Personal and Small Business Lending Is Essential to the Economy
We believe the ability of individuals and small businesses to access affordable credit is essential to stimulating and sustaining a healthy, diverse and innovative economy. Lending to consumers can provide them financial flexibility and give households better control over when and how to purchase goods and services. While borrower appetite for consumer and small business credit has typically remained strong in most economic environments, general economic factors and conditions, including the general interest rate environment and unemployment rates, may affect borrower willingness to seek loans and investor ability and desire to invest in loans. According to the Board of Governors of the Federal Reserve System, as of September 2014, the balance of outstanding consumer credit in the United States totaled $3.3 trillion. This amount included $882 billion of revolving consumer credit, which many consumers seek to refinance. Small businesses generated 63% of net new jobs in the United States between 1993 and the first quarter of 2014 according to the U.S. Small Business Administration, Office of Advocacy. According to the FDIC, as of June 30, 2014, there were $298 billion of commercial and industrial loans outstanding under $1 million. The market for personal and small business credit in the United States also includes an additional several trillion dollars in mortgages and other categories of secured and unsecured loans, such as those for education and motor vehicles. International markets offer similarly large opportunities.
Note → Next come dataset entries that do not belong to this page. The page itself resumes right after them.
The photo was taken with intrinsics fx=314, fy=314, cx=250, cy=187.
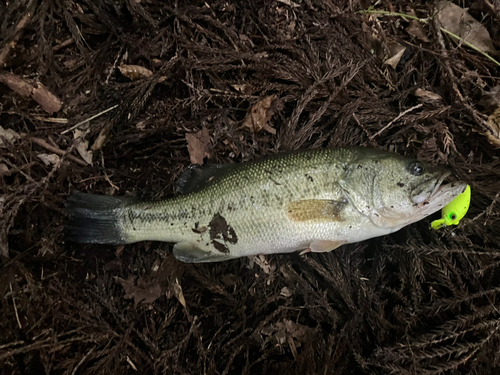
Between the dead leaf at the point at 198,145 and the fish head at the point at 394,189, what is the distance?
4.13 ft

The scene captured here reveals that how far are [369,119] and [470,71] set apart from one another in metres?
1.00

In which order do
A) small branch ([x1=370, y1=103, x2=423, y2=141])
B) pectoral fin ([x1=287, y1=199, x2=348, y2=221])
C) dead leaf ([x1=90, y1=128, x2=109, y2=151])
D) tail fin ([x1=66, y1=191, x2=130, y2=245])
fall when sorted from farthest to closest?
dead leaf ([x1=90, y1=128, x2=109, y2=151])
small branch ([x1=370, y1=103, x2=423, y2=141])
tail fin ([x1=66, y1=191, x2=130, y2=245])
pectoral fin ([x1=287, y1=199, x2=348, y2=221])

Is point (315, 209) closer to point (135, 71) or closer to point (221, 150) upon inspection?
point (221, 150)

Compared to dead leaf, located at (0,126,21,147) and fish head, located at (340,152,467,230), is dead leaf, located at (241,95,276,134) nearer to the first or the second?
fish head, located at (340,152,467,230)

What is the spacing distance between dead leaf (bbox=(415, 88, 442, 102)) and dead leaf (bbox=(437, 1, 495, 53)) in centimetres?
60

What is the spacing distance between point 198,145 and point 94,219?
110 centimetres

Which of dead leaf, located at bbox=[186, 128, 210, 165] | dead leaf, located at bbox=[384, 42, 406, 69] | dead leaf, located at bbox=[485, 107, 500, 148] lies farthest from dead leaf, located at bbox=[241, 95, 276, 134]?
dead leaf, located at bbox=[485, 107, 500, 148]

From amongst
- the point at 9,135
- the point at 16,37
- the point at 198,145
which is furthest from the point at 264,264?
the point at 16,37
Borrowers Are Inadequately Served by the Current Banking System
We believe the traditional banking system generally is burdened by its high fixed cost of underwriting and services, in part due to its physical infrastructure and labor- and paper-intensive business processes, compounded by an increasingly complex regulatory environment. As a result, we believe the traditional banking system is ill-suited to meet personal and small business demand for small balance loans and has instead relied heavily on issuing credit cards, which require less personalized underwriting and have higher interest rates. While credit cards are convenient as a payment mechanism, they are an expensive long-term financing solution. Borrowers who carry a balance on their cards are often subject to high, variable interest rates and the possibility of incurring additional fees and penalties. Additionally, many borrowers are charged the same high interest rates on their balances, regardless of an individual’s specific risk profile, so lower risk borrowers often subsidize higher risk borrowers. In the limited instances when traditional banks make personal loans available, the loan application process is often opaque, frustrating and time consuming.
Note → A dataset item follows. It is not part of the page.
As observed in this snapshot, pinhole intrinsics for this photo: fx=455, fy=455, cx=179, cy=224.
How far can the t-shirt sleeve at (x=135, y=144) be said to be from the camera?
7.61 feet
Investors Have Limited Options to Participate in Personal and Small Business Credit
Historically, access to most personal and small business loans as an investment product was limited to the banks that hold loans on their balance sheet or to structured securitized products that were syndicated to large institutional investors. Depositors effectively fund the loans made by the banking system, but they share little in the direct returns of these loans as evidenced by the low yields on various fixed income investment or deposit products offered by banks. We believe many investors generally lack the size and access to invest in structured products directly and are unable to invest in personal and small business credit in a meaningful way. While institutional investors have had some access to this market, most have lacked the tools to customize portfolios to their specific risk tolerance, which is a feature of our marketplace and products. As a result, we believe additional capital that could be invested in personal and small business loans has largely been locked out of the market.
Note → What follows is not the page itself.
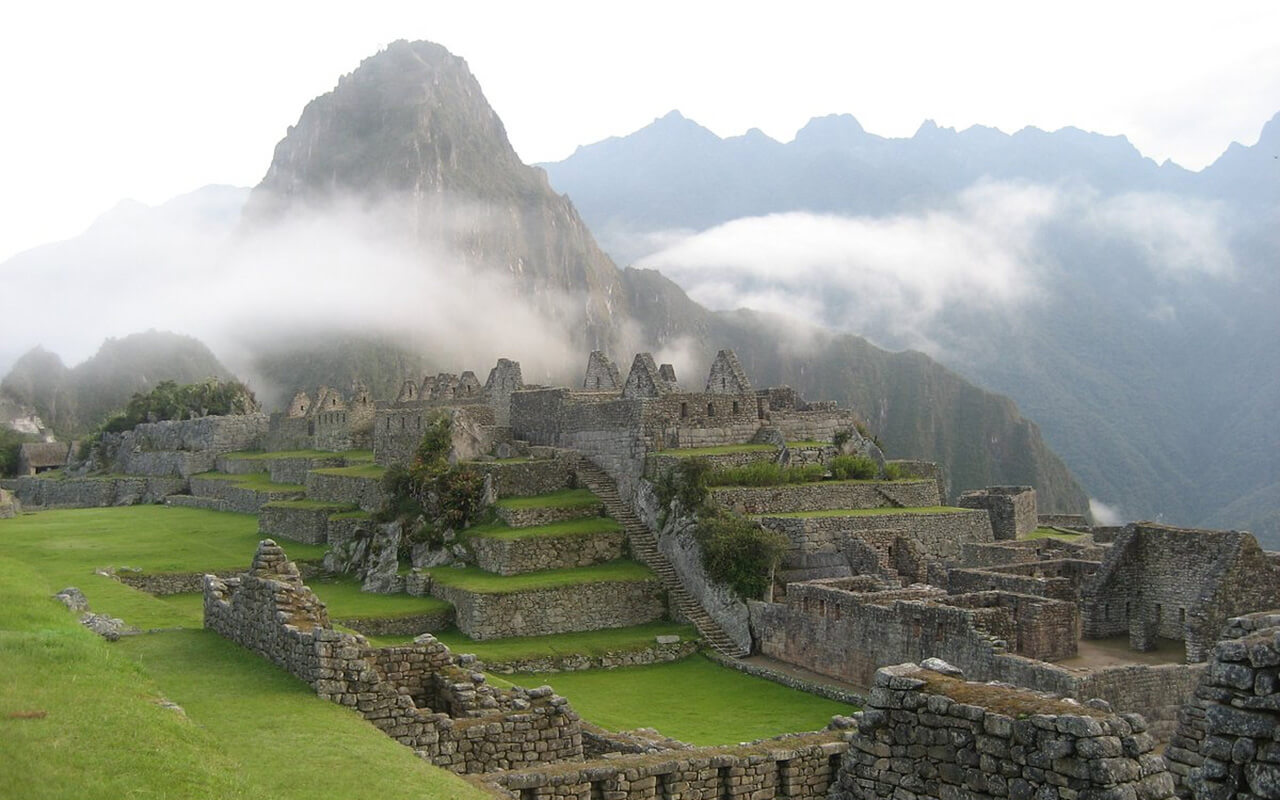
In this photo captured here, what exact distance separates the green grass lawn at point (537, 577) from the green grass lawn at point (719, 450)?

Online Marketplaces Have Proliferated Throughout the Economy
Online marketplaces have emerged to connect buyers and sellers across many industries to increase choice, improve quality, accelerate the speed of decision making and lower costs. We believe a successful online marketplace must act as a trusted intermediary providing transparency, security, supply and demand balance and ease of use to give marketplace participants an incentive to interact and the confidence to do business together. Initial online marketplaces connected buyers and sellers of goods and services—primarily moving demand from offline to online and making the transaction process more efficient. Online marketplaces have more recently evolved to unlock supply and demand that could not previously be matched in an efficient manner offline. The “sharing economy,” a term that describes this new marketplace trend, enables a better use of resources by allowing owners of underutilized assets to offer them to people who want them while capturing an economic benefit.